Image-text web data
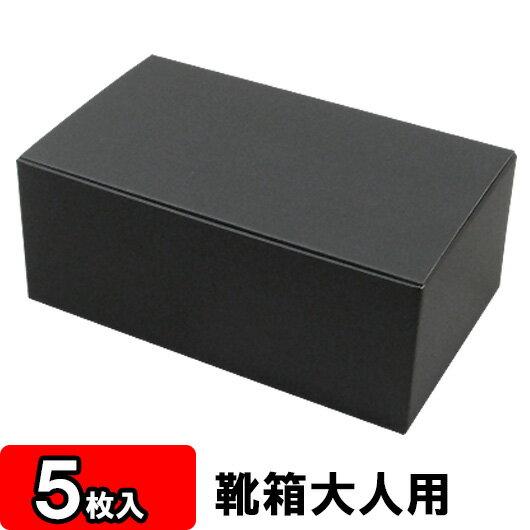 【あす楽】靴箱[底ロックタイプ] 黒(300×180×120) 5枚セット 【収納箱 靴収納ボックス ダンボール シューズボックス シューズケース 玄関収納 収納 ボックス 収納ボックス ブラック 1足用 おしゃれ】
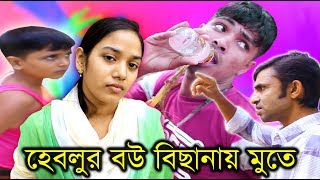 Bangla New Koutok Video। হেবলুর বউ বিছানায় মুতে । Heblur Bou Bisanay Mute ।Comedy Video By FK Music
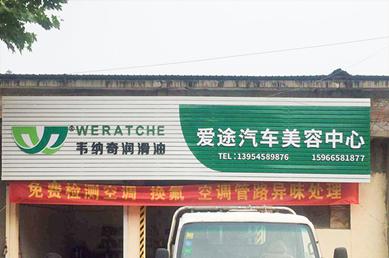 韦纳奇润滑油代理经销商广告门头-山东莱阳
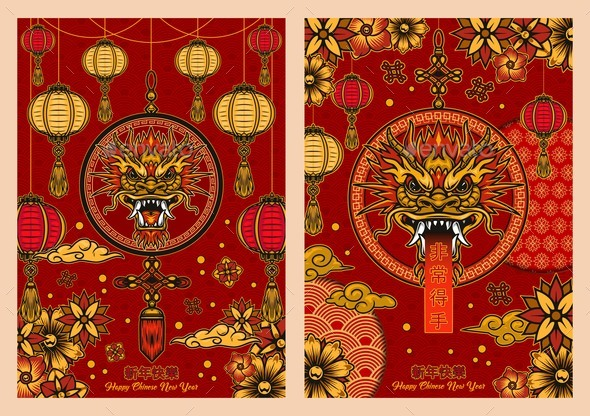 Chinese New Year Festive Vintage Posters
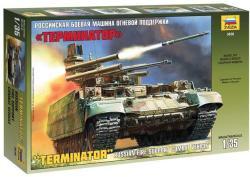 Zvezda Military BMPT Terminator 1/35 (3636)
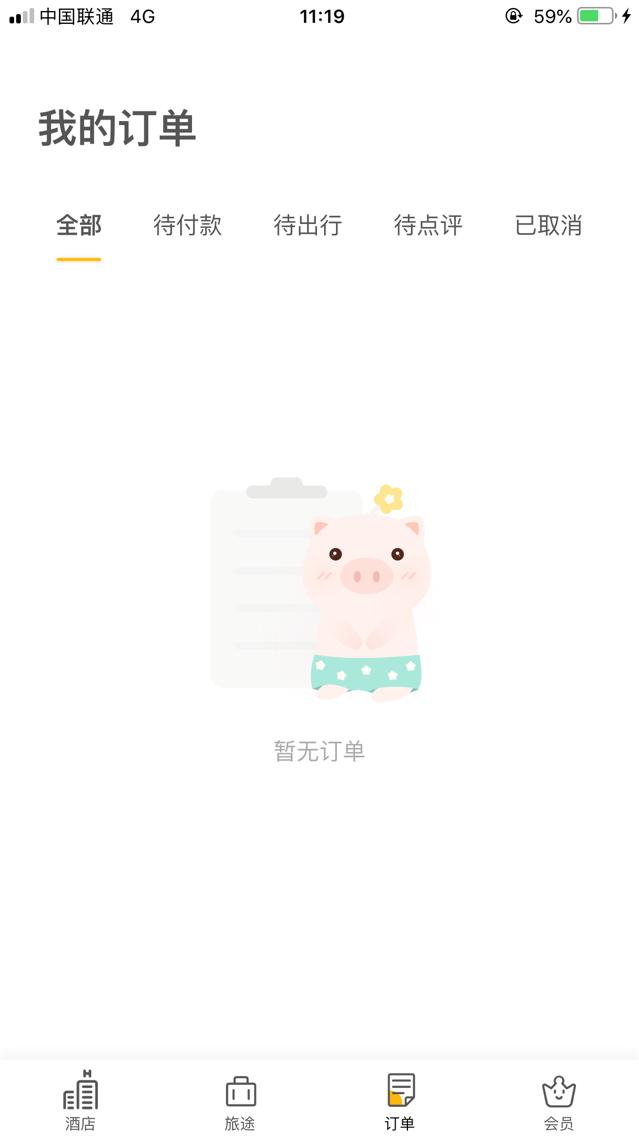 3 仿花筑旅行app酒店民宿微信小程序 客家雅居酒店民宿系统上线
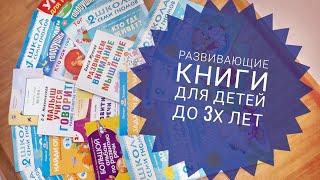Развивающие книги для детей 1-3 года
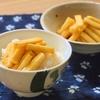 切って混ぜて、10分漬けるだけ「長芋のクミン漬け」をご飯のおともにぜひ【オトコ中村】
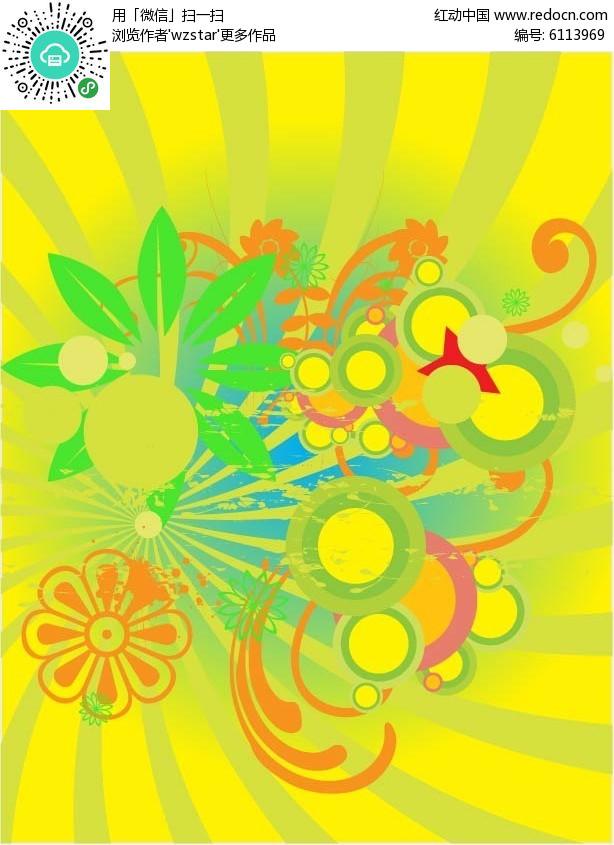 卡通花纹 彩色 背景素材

» TASK DESCRIPTION
Repeat the entries verbatim; no pictures.

» ANSWER SPACE
 【あす楽】靴箱[底ロックタイプ] 黒(300×180×120) 5枚セット 【収納箱 靴収納ボックス ダンボール シューズボックス シューズケース 玄関収納 収納 ボックス 収納ボックス ブラック 1足用 おしゃれ】
 Bangla New Koutok Video। হেবলুর বউ বিছানায় মুতে । Heblur Bou Bisanay Mute ।Comedy Video By FK Music
 韦纳奇润滑油代理经销商广告门头-山东莱阳
 Chinese New Year Festive Vintage Posters
 Zvezda Military BMPT Terminator 1/35 (3636)
 3 仿花筑旅行app酒店民宿微信小程序 客家雅居酒店民宿系统上线
Развивающие книги для детей 1-3 года
 切って混ぜて、10分漬けるだけ「長芋のクミン漬け」をご飯のおともにぜひ【オトコ中村】
 卡通花纹 彩色 背景素材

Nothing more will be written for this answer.